→ Exercise tasks:
a) Print the passage of the open access essay from "My approach to" to "thesis or not.".
b) Using the open access essay, answer yes or no for each statement and quote the words that decide it: (i) DGOA is a quarterly series. (ii) The author's work on DGOA started after applying to the PhD program. (iii) The first iteration of the series was a peer-reviewed article for the Journal of Interlibrary Loan, Document Delivery & Electronic Reserve.
c) Render this sentence from the open access essay in Spanish: "First, the strong growth of open access is important to understand because of its implications for the work of scholars and those who work with scholars, including librarians and publishers."
━━ Text extract
The Dramatic Growth of Open Access: Rationale and Methodology

Heather Morrison, December 31, 2010

The Dramatic Growth of Open Access: Rationale and Methodology

By:        Heather Morrison, MLIS

        Doctoral Candidate, Simon Fraser University School of Communication


The Dramatic Growth of Open Access (DGOA) http://poeticeconomics.blogspot.com/2006/08/dramatic-growth-of-open-access-series.html is a quarterly series designed to capture at a macro level the best indications of growth of open access scholarly literature and related metrics (such as open access mandate policies).  DGOA is available in open data editions (see the DGOA dataverse http://dvn.iq.harvard.edu/dvn/dv/dgoa).

About the researcher

My approach to research holds that it is important for the reader to be aware of the perspective of the researcher, and so I disclose at the outset that I am an open access advocate, and that this informal research project, in which I aim for the greatest accuracy possible, forms a part of my OA advocacy. While I am a PhD candidate at the SFU School of Communication, where my research will focus on scholarly communication and open access, my work on Dramatic Growth of Open Access began long before I thought of applying for the PhD program, and it remains to be seen whether this will form part of my thesis or not.

Rationale: seeing the forest and the opportunities

The need for a macro level approach to assessing the growth of open access is apparent from my perspective, for three major reasons. First, the strong growth of open access is important to understand because of its implications for the work of scholars and those who work with scholars, including librarians and publishers. The strong growth of DOAJ came as a pleasant shock to me about 2004, when I compared the number of titles in the DOAJ with the number of DOAJ titles in our local journal knowledgebase, CUFTS, and found that we were behind by several hundred titles in a short period of time. Even though I am a very optimistic open access advocate (from my perspective, OA is not only necessary, it is inevitable), I am constantly amazed at the breadth and depth of the OA movement and the growth in open access materials; this is why the series is named “Dramatic Growth”. It is about this time that I wrote the first iteration of this series, a peer-reviewed article for the Journal of Interlibrary Loan, Document Delivery & Electronic Reserve, designed to alert my librarian colleagues to the extent of the material already available, and the implications and opportunities this presented for our work (Morrison, 2006).
━━━━
━━ Given records
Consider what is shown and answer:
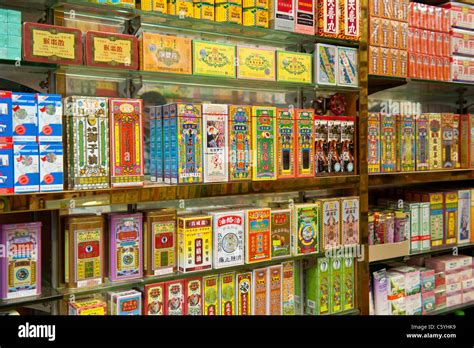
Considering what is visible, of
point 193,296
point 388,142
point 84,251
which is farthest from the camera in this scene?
point 388,142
━━━━
→ Responses to the exercise:
a)
My approach to research holds that it is important for the reader to be aware of the perspective of the researcher, and so I disclose at the outset that I am an open access advocate, and that this informal research project, in which I aim for the greatest accuracy possible, forms a part of my OA advocacy. While I am a PhD candidate at the SFU School of Communication, where my research will focus on scholarly communication and open access, my work on Dramatic Growth of Open Access began long before I thought of applying for the PhD program, and it remains to be seen whether this will form part of my thesis or not.

b)
(i) Yes: "is a quarterly series designed to capture at a macro level the best indications of growth of open access scholarly literature"
(ii) No: "my work on Dramatic Growth of Open Access began long before I thought of applying for the PhD program"
(iii) Yes: "I wrote the first iteration of this series, a peer-reviewed article for the Journal of Interlibrary Loan, Document Delivery & Electronic Reserve"

c) En primer lugar, es importante comprender el fuerte crecimiento del acceso abierto por sus implicaciones para el trabajo de los académicos y de quienes trabajan con los académicos, incluidos bibliotecarios y editores.